** START OF EXERCISE INPUT **
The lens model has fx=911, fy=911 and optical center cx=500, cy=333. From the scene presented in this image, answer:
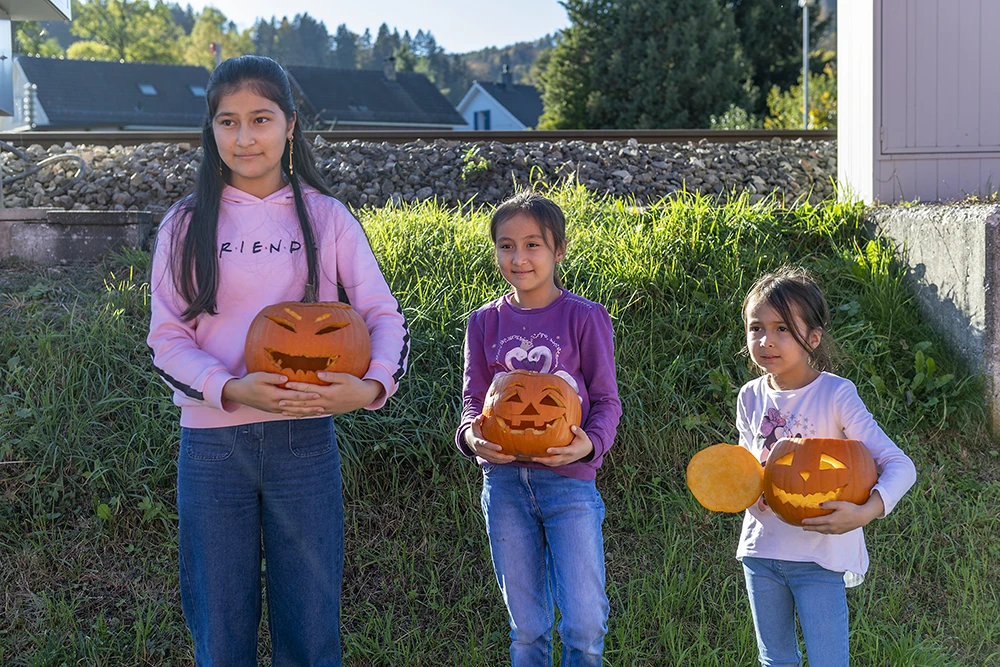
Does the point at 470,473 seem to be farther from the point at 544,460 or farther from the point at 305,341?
the point at 305,341

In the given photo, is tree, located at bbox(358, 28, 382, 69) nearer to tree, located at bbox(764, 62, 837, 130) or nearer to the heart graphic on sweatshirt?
tree, located at bbox(764, 62, 837, 130)

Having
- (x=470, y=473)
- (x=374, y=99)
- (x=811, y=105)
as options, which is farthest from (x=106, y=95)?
(x=470, y=473)

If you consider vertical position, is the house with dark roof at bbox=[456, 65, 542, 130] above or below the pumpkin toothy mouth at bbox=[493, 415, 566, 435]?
** END OF EXERCISE INPUT **
WHAT THE TASK ASKS: Rewrite all of the dataset records with "sweatshirt" replaced by "hoodie" and everything else left unchanged. Omit the pictures from your answer.

OUTPUT FOR THIS EXERCISE:
The lens model has fx=911, fy=911 and optical center cx=500, cy=333. From the scene presented in this image, answer:
Does the point at 470,473 seem to be farther from the point at 544,460 or farther from the point at 305,341?
the point at 305,341

In the given photo, is tree, located at bbox(358, 28, 382, 69) nearer to tree, located at bbox(764, 62, 837, 130) or nearer to the heart graphic on hoodie?
tree, located at bbox(764, 62, 837, 130)

Having
- (x=470, y=473)
- (x=374, y=99)
- (x=811, y=105)
as options, which is farthest from (x=106, y=95)?
(x=470, y=473)

If you consider vertical position, is the house with dark roof at bbox=[456, 65, 542, 130] above or below the pumpkin toothy mouth at bbox=[493, 415, 566, 435]?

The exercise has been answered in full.